— Start Given entries —

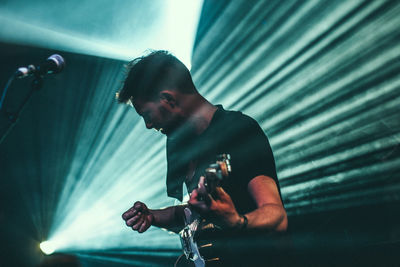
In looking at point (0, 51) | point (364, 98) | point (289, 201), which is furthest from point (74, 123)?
point (364, 98)

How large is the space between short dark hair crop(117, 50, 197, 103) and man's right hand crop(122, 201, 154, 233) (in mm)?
713

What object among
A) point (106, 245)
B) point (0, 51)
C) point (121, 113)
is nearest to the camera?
point (0, 51)

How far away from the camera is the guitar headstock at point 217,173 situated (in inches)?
32.8

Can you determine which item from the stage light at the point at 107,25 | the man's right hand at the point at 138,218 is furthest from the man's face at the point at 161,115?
the stage light at the point at 107,25

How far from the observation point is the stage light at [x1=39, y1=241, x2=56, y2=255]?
3.86 metres

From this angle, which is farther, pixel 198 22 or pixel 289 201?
pixel 198 22

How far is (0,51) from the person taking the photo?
9.45 feet

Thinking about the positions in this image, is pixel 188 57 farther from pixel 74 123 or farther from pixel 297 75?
pixel 74 123

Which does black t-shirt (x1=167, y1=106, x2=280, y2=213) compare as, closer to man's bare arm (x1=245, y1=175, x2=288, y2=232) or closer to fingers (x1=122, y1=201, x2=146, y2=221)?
man's bare arm (x1=245, y1=175, x2=288, y2=232)

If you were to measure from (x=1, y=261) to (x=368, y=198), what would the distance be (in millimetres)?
4320

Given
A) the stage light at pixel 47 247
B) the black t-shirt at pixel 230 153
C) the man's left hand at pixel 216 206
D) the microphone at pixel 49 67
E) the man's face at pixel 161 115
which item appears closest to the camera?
the man's left hand at pixel 216 206

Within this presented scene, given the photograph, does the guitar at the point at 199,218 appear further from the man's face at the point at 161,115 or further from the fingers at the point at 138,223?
the man's face at the point at 161,115

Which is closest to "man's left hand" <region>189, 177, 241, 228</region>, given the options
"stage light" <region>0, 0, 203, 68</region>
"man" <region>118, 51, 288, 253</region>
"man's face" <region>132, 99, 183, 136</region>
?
"man" <region>118, 51, 288, 253</region>

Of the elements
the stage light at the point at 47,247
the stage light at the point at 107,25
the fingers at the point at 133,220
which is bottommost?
the stage light at the point at 47,247
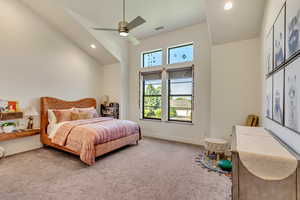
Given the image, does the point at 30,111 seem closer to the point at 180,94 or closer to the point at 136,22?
the point at 136,22

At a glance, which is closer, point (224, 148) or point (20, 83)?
point (224, 148)

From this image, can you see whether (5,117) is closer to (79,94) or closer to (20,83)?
(20,83)

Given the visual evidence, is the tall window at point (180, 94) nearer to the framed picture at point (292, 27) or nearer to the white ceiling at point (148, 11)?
the white ceiling at point (148, 11)

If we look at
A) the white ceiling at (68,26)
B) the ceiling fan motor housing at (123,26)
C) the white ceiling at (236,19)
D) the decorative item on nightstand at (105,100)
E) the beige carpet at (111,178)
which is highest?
the white ceiling at (68,26)

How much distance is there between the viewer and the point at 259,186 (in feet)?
3.50

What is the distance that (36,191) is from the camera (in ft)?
6.65

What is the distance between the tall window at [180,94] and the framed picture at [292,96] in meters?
3.00

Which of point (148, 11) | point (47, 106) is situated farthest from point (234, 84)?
point (47, 106)

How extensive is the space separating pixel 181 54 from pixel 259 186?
410 centimetres

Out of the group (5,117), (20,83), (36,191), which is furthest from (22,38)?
(36,191)

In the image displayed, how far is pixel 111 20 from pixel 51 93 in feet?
8.98

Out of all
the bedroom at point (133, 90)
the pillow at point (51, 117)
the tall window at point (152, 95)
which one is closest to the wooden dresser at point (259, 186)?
the bedroom at point (133, 90)

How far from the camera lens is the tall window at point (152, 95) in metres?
4.98

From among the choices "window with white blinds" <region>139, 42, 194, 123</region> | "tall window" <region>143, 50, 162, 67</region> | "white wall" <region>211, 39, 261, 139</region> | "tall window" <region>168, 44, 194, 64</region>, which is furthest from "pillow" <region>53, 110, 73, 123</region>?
"white wall" <region>211, 39, 261, 139</region>
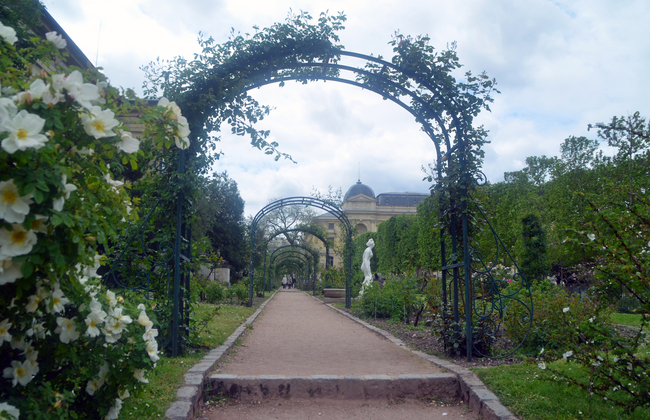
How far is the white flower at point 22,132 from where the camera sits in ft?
4.11

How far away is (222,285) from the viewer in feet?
42.1

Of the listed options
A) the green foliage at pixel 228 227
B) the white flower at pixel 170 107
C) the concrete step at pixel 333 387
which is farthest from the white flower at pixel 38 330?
the green foliage at pixel 228 227

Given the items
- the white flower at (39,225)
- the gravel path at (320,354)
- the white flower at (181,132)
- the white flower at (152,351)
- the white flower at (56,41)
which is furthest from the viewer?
the gravel path at (320,354)

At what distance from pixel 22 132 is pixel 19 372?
93cm

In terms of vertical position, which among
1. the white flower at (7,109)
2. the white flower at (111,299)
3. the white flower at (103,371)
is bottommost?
the white flower at (103,371)

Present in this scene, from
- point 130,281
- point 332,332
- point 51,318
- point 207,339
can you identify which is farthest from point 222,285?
point 51,318

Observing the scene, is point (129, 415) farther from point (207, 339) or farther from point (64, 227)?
point (207, 339)

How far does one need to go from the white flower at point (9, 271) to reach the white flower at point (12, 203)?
0.48 feet

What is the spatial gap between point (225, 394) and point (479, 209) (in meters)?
3.21

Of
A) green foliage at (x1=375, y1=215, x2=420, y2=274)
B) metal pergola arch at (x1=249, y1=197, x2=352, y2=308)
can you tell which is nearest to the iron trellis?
metal pergola arch at (x1=249, y1=197, x2=352, y2=308)

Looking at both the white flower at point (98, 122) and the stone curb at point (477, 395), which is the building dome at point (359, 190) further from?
the white flower at point (98, 122)

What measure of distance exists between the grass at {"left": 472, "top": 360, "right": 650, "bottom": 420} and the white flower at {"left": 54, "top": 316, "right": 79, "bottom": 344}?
2.66 metres

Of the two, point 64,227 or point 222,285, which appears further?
point 222,285

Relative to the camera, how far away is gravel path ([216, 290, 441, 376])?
4.25m
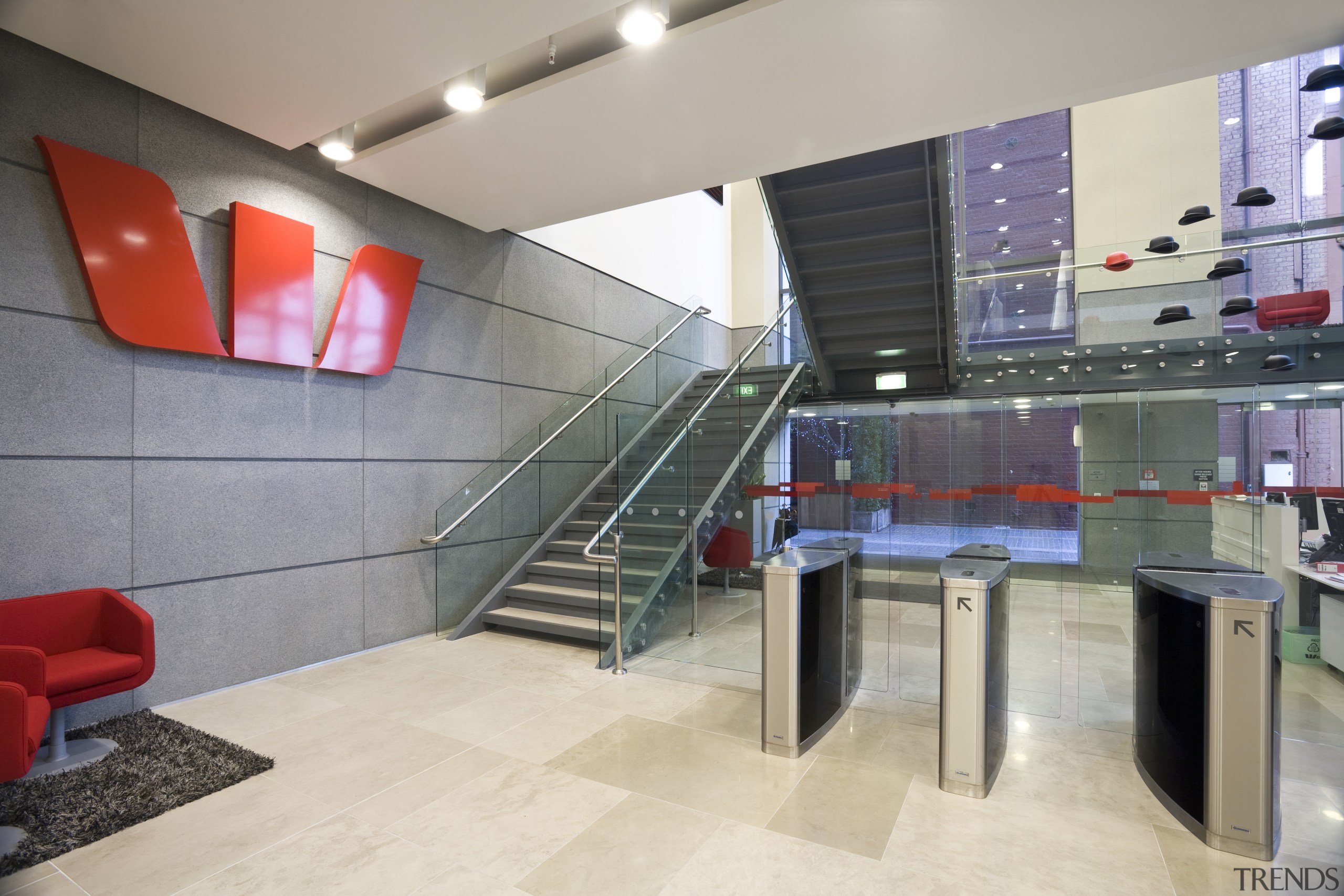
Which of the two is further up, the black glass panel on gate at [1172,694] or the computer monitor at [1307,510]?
the computer monitor at [1307,510]

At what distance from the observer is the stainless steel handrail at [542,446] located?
5.51 m

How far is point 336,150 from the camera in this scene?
4438 mm

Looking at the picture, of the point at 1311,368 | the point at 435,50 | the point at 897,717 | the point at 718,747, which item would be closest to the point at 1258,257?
the point at 1311,368

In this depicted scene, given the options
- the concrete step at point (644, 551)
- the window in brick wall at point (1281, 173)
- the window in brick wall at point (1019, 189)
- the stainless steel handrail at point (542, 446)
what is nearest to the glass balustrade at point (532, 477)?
the stainless steel handrail at point (542, 446)

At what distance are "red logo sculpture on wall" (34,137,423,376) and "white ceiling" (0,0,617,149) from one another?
1.79ft

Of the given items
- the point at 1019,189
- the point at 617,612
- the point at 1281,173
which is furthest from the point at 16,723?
the point at 1281,173

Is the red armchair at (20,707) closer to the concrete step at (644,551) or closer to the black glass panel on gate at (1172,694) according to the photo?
the concrete step at (644,551)

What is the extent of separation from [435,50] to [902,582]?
4.15 metres

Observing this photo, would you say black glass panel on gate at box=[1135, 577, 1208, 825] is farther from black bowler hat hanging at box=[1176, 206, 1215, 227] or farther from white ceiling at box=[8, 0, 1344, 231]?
black bowler hat hanging at box=[1176, 206, 1215, 227]

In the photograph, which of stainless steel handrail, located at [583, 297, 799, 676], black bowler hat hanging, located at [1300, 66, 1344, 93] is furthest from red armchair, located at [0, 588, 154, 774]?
black bowler hat hanging, located at [1300, 66, 1344, 93]

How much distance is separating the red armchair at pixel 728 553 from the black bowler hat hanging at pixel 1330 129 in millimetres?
4506

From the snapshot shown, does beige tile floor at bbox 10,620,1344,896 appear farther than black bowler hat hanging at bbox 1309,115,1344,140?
No

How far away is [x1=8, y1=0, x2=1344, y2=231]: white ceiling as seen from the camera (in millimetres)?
3068

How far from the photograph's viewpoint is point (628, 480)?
5242 millimetres
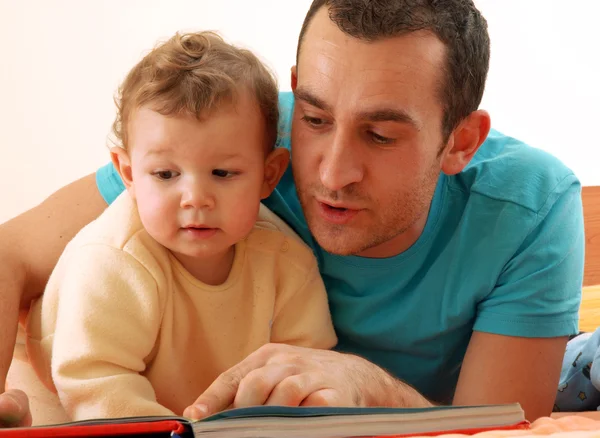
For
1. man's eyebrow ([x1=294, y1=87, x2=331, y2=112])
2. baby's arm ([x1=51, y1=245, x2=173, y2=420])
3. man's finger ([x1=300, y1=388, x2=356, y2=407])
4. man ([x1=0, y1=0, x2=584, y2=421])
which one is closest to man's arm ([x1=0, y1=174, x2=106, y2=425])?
man ([x1=0, y1=0, x2=584, y2=421])

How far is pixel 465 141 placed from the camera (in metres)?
1.51

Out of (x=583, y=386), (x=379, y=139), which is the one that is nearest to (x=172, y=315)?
(x=379, y=139)

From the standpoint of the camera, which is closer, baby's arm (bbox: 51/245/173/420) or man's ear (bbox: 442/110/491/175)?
baby's arm (bbox: 51/245/173/420)

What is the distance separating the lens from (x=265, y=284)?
4.44ft

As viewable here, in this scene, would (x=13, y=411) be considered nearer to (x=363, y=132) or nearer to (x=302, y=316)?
(x=302, y=316)

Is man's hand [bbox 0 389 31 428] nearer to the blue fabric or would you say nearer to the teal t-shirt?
the teal t-shirt

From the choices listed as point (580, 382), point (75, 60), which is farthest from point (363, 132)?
point (75, 60)

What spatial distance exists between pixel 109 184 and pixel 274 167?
37 cm

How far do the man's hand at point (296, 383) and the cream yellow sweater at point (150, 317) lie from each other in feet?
0.60

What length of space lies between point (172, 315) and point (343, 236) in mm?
306

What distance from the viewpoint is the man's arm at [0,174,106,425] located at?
135 cm

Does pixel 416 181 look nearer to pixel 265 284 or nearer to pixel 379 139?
pixel 379 139

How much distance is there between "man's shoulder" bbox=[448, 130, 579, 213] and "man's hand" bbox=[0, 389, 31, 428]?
874 mm

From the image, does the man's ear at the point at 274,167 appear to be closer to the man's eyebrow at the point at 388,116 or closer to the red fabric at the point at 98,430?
the man's eyebrow at the point at 388,116
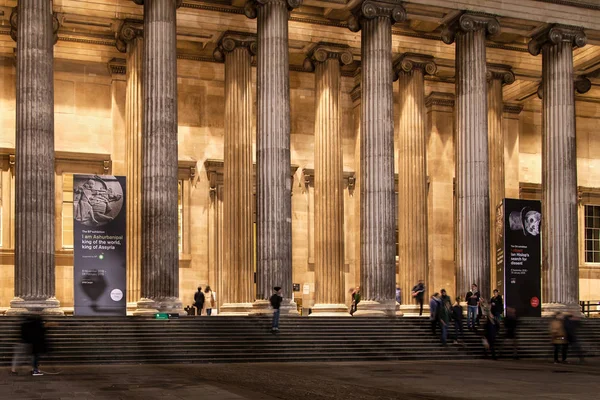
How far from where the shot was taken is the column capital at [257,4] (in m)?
36.3

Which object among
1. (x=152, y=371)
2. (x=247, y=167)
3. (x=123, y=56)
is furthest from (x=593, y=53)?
(x=152, y=371)

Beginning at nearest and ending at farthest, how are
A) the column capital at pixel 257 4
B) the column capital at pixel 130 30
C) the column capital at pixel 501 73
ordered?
the column capital at pixel 257 4
the column capital at pixel 130 30
the column capital at pixel 501 73

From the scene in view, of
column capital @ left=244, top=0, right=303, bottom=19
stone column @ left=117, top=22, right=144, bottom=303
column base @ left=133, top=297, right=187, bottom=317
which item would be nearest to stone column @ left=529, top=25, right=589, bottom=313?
column capital @ left=244, top=0, right=303, bottom=19

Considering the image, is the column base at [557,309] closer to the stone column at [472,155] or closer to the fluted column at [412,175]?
the stone column at [472,155]

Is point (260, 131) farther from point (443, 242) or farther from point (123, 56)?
point (443, 242)

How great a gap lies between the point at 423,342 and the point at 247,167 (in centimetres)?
1106

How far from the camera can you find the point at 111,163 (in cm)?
4303

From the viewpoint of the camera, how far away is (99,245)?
32.0m

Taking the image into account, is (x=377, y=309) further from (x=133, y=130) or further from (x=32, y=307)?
(x=32, y=307)

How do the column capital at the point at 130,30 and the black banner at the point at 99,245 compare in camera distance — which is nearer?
the black banner at the point at 99,245

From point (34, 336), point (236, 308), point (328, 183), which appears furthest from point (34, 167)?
point (328, 183)

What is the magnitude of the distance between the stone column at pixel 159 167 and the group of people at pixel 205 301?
6.61 meters

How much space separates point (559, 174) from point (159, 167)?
16868mm

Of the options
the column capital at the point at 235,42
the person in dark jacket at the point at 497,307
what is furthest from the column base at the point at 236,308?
the column capital at the point at 235,42
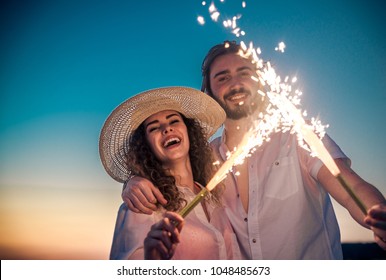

— End Given entries —

Problem to solve
Select every line in the rows above that contains the word "closest" and copy each one, treating uppercase and lowercase as different.

Answer to the problem
which item appears closest to the camera?
Which is closest to "man's left hand" <region>189, 177, 241, 228</region>, given the options
which one is closest to the wooden dresser at point (259, 186)?
Looking at the picture, of the point at 1311,368 | the point at 435,50 | the point at 897,717 | the point at 718,747, which item would be closest to the point at 1258,257?
which one is closest to man's arm ([x1=0, y1=174, x2=106, y2=425])?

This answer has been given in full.